Quando os Gregos governavam o Afeganistão

Decidi titular este artigo de “O esquecido Reino Greco-Bactrio” pelo facto de termos falta de registos escritos e poucos vestígios arqueológicos sobre este Estado esquecido da história do Ocidente.

A campanha que levou à conquista do Império Persa por parte do rei da Macedónia, Alexandre O Grande, é provavelmente um dos grandes feitos militares da História. Na altura da sua morte em 323 A.C., Alexandre conquistara grande parte do mundo conhecido pela civilização da Grécia Clássica – à qual o reino da Macedónia pertencia -, chegando até ao subcontinente indiano. O império de Alexandre no entanto não sobreviveria à sua morte e as lutas rivais entre os seus generais – os diadochi – levariam à sua desintegração em vários estados sucessórios.
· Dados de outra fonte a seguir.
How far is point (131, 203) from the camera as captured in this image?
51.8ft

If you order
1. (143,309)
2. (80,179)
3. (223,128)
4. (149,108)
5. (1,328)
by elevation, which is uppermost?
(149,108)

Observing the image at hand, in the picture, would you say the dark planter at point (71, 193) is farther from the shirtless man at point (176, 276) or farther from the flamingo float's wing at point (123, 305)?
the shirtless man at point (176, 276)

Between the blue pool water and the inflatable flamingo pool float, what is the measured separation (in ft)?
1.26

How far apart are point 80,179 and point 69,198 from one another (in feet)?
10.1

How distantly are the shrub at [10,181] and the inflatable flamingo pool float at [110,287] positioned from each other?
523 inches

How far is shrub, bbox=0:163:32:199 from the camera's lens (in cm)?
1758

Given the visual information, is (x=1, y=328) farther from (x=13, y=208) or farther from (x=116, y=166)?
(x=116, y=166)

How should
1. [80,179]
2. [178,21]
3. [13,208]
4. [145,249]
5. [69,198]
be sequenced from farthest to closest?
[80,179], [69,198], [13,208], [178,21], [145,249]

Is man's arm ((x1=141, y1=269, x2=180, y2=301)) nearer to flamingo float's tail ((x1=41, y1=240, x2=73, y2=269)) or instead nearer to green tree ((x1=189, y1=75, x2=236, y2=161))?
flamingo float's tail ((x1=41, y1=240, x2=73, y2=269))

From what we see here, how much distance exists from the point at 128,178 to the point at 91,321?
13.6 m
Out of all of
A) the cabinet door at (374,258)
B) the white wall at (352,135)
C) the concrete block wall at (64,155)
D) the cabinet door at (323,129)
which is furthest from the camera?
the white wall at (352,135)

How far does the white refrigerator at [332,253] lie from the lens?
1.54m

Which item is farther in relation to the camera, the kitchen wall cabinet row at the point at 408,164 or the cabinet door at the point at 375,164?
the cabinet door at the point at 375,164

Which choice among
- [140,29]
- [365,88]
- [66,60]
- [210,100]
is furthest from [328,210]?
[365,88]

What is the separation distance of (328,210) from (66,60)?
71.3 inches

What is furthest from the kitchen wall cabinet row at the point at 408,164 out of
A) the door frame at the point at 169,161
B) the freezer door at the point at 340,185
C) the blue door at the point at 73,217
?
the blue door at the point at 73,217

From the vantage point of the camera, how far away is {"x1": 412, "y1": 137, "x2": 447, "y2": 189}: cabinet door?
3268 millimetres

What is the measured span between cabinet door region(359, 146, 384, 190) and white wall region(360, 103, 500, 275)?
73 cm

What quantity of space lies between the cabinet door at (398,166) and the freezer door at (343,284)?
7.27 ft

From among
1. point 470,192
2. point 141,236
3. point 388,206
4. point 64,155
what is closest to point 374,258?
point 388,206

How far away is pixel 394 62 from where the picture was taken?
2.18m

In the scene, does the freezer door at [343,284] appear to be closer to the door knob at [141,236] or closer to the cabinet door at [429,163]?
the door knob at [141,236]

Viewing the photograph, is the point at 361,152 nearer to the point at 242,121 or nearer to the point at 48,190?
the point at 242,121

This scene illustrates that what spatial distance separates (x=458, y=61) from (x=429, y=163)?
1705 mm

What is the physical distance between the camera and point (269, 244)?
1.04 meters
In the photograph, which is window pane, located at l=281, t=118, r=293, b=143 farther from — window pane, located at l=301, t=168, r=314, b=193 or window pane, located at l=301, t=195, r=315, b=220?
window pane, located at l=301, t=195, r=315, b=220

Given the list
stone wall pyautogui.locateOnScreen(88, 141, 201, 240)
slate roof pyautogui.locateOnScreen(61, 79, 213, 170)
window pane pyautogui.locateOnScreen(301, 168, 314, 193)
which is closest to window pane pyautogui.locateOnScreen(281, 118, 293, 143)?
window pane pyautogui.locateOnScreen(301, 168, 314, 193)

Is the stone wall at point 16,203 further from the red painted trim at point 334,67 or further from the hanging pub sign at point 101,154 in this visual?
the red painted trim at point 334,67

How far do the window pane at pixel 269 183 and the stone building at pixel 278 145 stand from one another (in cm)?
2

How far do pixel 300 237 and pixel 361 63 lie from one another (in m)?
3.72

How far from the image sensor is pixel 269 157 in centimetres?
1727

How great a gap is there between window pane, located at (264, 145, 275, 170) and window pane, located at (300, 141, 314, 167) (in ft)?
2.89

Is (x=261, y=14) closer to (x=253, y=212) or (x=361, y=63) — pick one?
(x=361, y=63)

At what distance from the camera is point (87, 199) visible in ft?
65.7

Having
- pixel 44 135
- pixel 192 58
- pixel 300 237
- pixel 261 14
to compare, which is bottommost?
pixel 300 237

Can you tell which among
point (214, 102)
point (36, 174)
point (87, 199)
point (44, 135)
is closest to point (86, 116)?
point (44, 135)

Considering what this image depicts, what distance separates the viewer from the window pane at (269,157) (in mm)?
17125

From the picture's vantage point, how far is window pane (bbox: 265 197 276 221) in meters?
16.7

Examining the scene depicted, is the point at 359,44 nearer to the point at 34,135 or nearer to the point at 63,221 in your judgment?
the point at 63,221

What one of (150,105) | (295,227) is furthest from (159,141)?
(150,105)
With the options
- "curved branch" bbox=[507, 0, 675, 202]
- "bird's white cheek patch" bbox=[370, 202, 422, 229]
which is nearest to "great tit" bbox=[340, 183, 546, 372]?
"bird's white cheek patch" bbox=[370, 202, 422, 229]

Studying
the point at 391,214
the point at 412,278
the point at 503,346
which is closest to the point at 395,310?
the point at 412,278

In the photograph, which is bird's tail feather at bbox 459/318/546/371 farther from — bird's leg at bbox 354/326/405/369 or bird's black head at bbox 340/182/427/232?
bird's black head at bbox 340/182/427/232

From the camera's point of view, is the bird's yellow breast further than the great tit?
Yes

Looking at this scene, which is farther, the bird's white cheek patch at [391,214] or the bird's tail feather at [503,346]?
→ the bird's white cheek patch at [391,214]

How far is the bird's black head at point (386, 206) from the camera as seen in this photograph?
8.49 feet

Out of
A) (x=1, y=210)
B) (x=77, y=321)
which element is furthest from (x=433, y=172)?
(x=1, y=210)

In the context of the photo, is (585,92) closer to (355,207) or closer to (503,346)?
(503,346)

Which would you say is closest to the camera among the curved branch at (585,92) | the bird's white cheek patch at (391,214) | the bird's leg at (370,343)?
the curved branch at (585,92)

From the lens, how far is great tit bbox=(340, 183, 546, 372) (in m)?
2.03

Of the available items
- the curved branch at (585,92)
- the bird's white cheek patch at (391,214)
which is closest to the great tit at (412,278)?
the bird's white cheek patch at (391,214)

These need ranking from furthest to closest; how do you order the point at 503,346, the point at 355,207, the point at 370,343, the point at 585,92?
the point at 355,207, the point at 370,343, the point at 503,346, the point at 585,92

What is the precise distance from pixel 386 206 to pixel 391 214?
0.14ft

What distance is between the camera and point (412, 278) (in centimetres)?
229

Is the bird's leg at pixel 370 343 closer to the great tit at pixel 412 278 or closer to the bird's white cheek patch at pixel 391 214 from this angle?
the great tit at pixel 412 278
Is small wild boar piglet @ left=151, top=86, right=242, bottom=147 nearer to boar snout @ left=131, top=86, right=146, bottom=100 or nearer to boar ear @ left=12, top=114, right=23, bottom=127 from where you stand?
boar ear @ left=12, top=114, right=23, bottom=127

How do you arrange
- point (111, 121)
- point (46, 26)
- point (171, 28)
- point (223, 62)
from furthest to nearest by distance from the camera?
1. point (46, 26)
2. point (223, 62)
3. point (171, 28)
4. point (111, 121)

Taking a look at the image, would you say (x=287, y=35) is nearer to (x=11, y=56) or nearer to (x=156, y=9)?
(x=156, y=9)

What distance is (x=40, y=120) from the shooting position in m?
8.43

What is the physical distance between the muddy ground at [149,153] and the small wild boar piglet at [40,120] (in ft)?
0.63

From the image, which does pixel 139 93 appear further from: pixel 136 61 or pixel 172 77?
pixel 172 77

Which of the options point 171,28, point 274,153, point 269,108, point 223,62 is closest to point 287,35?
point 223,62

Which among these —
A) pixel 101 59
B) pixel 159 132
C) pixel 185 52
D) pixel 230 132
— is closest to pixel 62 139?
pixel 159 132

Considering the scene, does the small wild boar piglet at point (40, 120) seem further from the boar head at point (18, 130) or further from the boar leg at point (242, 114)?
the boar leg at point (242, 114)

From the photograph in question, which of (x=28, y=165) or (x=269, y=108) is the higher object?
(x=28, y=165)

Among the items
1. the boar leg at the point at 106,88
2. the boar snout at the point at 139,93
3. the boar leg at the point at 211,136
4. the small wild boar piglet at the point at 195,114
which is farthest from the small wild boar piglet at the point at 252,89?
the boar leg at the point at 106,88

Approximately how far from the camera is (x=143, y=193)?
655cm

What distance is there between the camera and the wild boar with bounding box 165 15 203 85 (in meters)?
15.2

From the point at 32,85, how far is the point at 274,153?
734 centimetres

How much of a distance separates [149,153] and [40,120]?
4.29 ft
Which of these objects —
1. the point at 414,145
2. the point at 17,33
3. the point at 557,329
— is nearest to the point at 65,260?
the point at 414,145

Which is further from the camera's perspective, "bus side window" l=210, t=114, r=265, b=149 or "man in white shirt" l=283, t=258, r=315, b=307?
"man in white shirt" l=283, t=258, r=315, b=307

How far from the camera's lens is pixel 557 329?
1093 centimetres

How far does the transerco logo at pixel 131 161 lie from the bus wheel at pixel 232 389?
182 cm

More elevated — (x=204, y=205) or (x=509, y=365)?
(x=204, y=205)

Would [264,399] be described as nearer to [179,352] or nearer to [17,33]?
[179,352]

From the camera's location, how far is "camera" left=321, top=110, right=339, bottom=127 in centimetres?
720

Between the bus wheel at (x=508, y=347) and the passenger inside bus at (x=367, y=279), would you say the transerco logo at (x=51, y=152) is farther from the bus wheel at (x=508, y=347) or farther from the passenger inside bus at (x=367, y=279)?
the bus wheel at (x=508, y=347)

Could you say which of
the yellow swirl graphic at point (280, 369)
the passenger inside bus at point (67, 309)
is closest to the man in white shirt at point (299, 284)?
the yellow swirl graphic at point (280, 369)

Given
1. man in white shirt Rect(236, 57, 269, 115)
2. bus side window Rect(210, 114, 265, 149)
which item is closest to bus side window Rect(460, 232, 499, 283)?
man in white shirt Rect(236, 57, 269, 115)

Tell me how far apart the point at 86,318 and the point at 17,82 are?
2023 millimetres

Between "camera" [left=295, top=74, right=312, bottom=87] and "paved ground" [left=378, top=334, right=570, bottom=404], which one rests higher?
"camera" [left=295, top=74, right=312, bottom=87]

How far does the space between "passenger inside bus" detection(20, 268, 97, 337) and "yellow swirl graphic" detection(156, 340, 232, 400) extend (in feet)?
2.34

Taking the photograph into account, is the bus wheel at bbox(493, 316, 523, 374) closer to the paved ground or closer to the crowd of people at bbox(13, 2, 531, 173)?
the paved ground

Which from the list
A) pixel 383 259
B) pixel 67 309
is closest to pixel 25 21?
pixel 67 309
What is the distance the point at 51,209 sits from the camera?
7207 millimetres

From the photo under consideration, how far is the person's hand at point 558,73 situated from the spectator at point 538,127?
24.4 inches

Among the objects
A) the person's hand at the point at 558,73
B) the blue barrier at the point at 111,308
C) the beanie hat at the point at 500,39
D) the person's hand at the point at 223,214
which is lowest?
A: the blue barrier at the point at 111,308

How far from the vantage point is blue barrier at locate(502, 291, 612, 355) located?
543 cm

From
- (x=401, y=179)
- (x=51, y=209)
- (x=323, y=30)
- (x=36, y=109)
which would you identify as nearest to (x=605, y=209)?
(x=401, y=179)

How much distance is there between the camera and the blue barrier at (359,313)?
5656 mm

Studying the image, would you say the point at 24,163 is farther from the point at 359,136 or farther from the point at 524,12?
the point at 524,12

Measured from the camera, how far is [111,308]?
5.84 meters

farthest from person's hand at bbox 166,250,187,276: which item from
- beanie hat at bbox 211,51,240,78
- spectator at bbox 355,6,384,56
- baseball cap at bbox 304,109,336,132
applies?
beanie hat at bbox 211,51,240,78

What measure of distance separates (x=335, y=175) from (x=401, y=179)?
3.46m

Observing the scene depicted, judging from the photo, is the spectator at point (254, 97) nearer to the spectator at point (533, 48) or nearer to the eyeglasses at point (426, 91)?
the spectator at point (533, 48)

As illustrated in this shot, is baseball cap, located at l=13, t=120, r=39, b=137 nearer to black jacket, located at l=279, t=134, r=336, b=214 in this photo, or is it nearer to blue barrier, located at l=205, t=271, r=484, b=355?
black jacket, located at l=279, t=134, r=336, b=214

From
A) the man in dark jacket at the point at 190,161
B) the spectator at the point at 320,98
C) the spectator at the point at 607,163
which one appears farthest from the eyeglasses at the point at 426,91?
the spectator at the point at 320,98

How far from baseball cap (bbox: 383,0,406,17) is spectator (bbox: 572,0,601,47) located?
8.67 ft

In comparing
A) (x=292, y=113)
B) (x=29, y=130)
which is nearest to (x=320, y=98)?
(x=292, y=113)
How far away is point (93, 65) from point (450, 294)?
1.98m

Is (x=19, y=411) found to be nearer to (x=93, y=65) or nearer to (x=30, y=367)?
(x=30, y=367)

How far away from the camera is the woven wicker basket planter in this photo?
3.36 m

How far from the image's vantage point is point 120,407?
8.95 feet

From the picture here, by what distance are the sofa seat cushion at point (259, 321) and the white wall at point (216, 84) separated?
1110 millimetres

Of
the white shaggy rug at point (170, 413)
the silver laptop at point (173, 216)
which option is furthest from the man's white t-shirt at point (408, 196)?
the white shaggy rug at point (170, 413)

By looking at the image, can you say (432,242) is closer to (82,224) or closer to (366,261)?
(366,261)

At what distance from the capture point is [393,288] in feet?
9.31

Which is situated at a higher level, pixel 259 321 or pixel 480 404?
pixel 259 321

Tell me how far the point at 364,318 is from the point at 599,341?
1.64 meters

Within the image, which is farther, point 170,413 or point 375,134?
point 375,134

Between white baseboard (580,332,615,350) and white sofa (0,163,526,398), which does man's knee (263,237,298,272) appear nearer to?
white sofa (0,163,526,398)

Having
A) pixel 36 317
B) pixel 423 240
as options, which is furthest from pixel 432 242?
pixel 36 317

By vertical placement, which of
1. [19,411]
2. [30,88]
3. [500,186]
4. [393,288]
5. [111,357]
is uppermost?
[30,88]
No entanto, este período levou à colonização das várias regiões do efémero império de Alexandre por parte de milhares de colonos vindos da Grécia, permitindo à língua e cultura gregas se instalarem e se misturarem com a população, língua e cultura locais. Uma das principais regiões colonizadas foi a Bactria (região que integrava grande parte de território actualmente pertencente à nação do Afeganistão), reconhecida pelas suas numerosas cidades e uma agricultura dependente de um complexo sistema de irrigação existente numa região extremamente árida e montanhosa. A importância da região para os invasores confirmara-se com o casamento de Alexandre com uma nobre da Bactria, Roxana.

Por volta do ano 250 a.C., no contexto de conflitos entre os estados sucessórios do Império Macedónio – o Império Selêucida e o Egipto Ptolomaico -, o general e governador da Bactria, Diódoto, separa-se dos seleucidas e forma o reino independente que seria o Reino Greco-Bactrio (c. de 250 a.C. até c. de 130 a.C.). Após um breve conflito, o Império Selêucida foi forçado a reconhecer a independência do novo reino. Durante a sua existência, este reino demonstrou uma grande fusão cultural, devido à sua posição estratégica como um “portão” entre a Civilização Ocidental e os confins do mundo conhecido pelos Gregos Antigos. Além da influência religiosa importada da Grécia e fomentada pelas elites helenizadas, o reino era pluri-religioso, com – além do politeísmo grego e da adoração de divindades locais- a presença de seguidores do politeísmo hindu e seguidores da recente fé budista, que surgira apenas poucos séculos antes. Devemos mencionar que as práticas religiosas relacionadas com o politeísmo grego eram limitadas às elites, visto não existirem quaisquer vestígios arqueológicos de templos dedicados aos deuses do panteão grego neste reino.

Exemplo de mistura de civilizações separadas por milhares de Km em contacto – Buda protegido por um Vajrapani (guardião angelical da mitologia budista), esculturalmente representado em estilo grego

O rei greco-bactrio Demétrio I (r. 200 a.C – 180 a.C), aproveitando a desagregação do Império Máuria – uma dinastia que chegou a governar grande parte da Índia -, lançou expedições para conquistar território pertencente a este império em decadência. Estas expedições resultariam na formação de um novo reino – o Reino Indo-Grego -, cujo território integrava regiões pertencentes às actuais nações do Paquistão e da Índia. No entanto, este e o Reino Greco-Bactrio acabariam por se separar por razões que ainda são desconhecidas para a história. Um destes reis Indo-Gregos, o rei Menandro I, se tornaria uma personagem principal em textos sagrados budistas.

O Reino Greco-Bactrio eventualmente cairia, por volta de 130 a.C., perante as invasões de povos nómadas – os Yuezhi – provenientes da Ásia Central. No entanto, vestígios numismáticos demonstram que o Reino Indo-Grego permaneceu independente durante mais de 1 século, sendo que um monarca de nome grego – Strato III, o último de que temos registo – reinaria entre 25 a.C. e 10 d.C no Noroeste da actual Índia.

A existência Reino Greco-Bactrio é um testemunho histórico de que o mundo globalizado de hoje tem antecedentes muito anteriores à Era do Descobrimentos.